Cette « campagne de bad buzz » aurait donc atteint son paroxysme le 20 novembre 2020 à la suite d’un tweet de Cédric O, secrétaire d’État chargé de la Transition numérique et des Communications électroniques :
Retweeté 19 fois, liké 36 fois, le tweet de Cédric O a une portée pour le moins limitée, voire inexistante. Mais c’est la critique de trop pour FACIL’iti qui décide un mois plus tard d’envoyer, par l’intermédiaire du cabinet d’avocats HAAS, une dizaine de mises en demeure (cinq confirmées) exigeant la suppression des commentaires jugés « dénigrant » envers sa solution.
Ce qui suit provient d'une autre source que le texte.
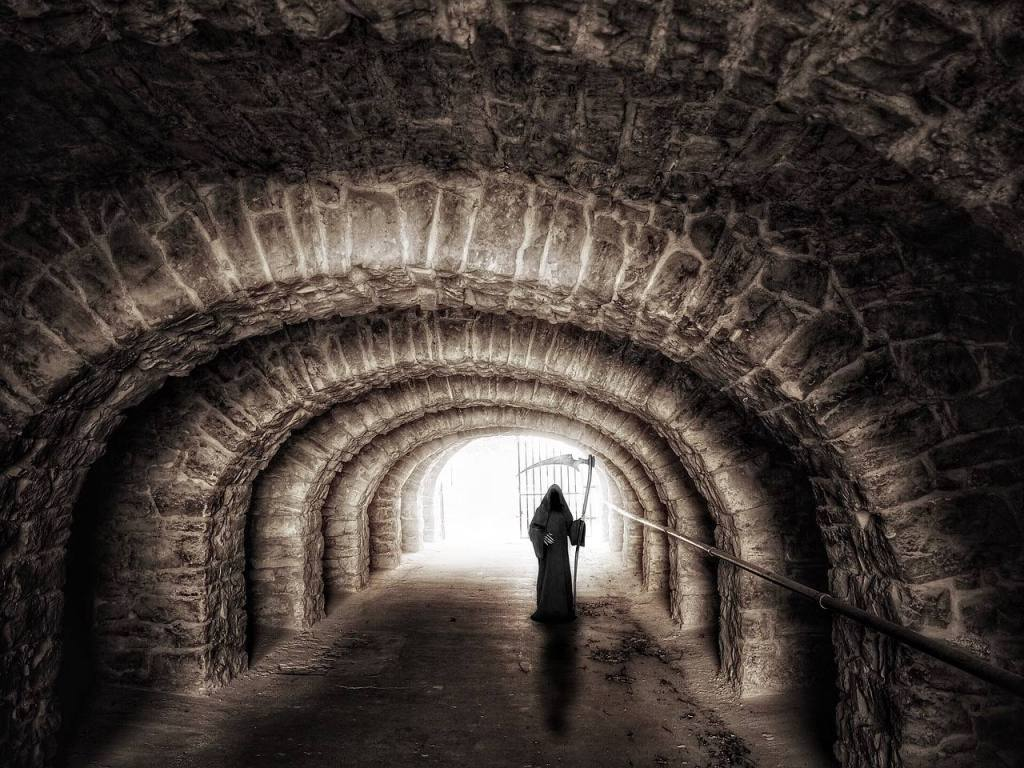 Grim Reaper in tunnel What is the Life Expectancy of an Alcoholic?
Certaines personnes refusent de céder, comme Armony Altinier, quand d’autres suppriment les tweets par peur d’envenimer les choses. L’une d’elle, qui souhaite rester anonyme, confie que, depuis, elle « se passe de faire des commentaires publics sur la solution ».
Dans le cas de Julie Moynat, c’est l’incompréhension. Mise en demeure, elle a supprimé son tweet le 28 décembre 2020. Malgré sa coopération, elle a tout de même été assignée à comparaître devant le tribunal judiciaire de Paris. Les conclusions de son avocate doivent être remises à la justice pour le 3 janvier 2022.
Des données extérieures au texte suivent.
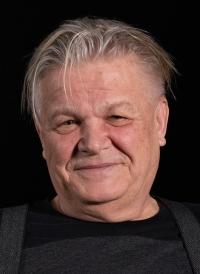 Miroslav Šik při natáčení rozhovoru v roce 2019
Le web est toujours grandement inaccessible
L’enjeu et le marché potentiel sont ici énormes, car on est encore très loin d’un web accessible à tous et toutes en 2021. Récemment, une tribune d’internautes malvoyants dénonçaient un « ras-le-bol ». Ils et elles reprochent notamment à certains sites comme ceux de la Fnac, Auchan, Zoo Plus, AXA France, Auchan ou La Tour Eiffel « de ne pas pouvoir accéder à la gestion des contrats au travers de l’espace client, de ne pas respecter de nombreuses règles définies dans le RGAA (Référentiel général d’amélioration de l’accessibilité) ou encore l’inaccessibilité des services en ligne qui constitue un refus de vente et une atteinte à la liberté d’accès aux biens et services ».
Cette tribune n’est pas un cas isolé. Le Conseil national du numérique remettait au gouvernement (CNNum) le 5 février 2020 un rapport qui rappelait que l’accessibilité était toujours « l’exception et non la norme » — seuls 4% des sites publics ont publié leur attestation d’accessibilité en conformité au RGAA.
Contrairement à ce que FACIL’iti avance, Jean-Pierre Villain affirme que « l’accessibilité n’est pas un domaine techniquement compliqué » et que « les adaptations à réaliser sont pour la plupart simples et à la portée de tous les intégrateurs et développeurs à la condition qu’ils soient formés ». « L’obligation légale existe depuis 2005 mais pendant une dizaine d’années c’était un ‘non-sujet, poursuit-il. Jusqu’en 2017 on mesurait que 80 à 90 % des sites et application étaient partiellement ou totalement inaccessibles. Depuis 2019, année de la publication du dernier décret d’application la situation évolue favorablement. » La demande explose, oui, mais le retard accumulé est « considérable ».
L’avocat de Koena, Maître Matthieu Juglar, a déposé ses conclusions le 12 novembre 2021. Armony Altinier a une nouvelle fois publié l’entièreté des documents. Elle conclut cette nouvelle étape, dans une procédure qui s’annonce très longue, en posant cette question fondamentale : « Le procès FACIL’iti contre Koena aura pour conséquence de poser sans équivoque les termes du débat : qu’a-t-on le droit de définir comme étant de l’accessibilité numérique ? »
D’abord enthousiaste, Facil’iti a cependant refusé de répondre à nos questions après évocation des affaires judiciaires en cours : « Nous ne souhaitons pas médiatiser nos poursuites. Nous avons confiance en la justice », nous a-t-on envoyé par mail.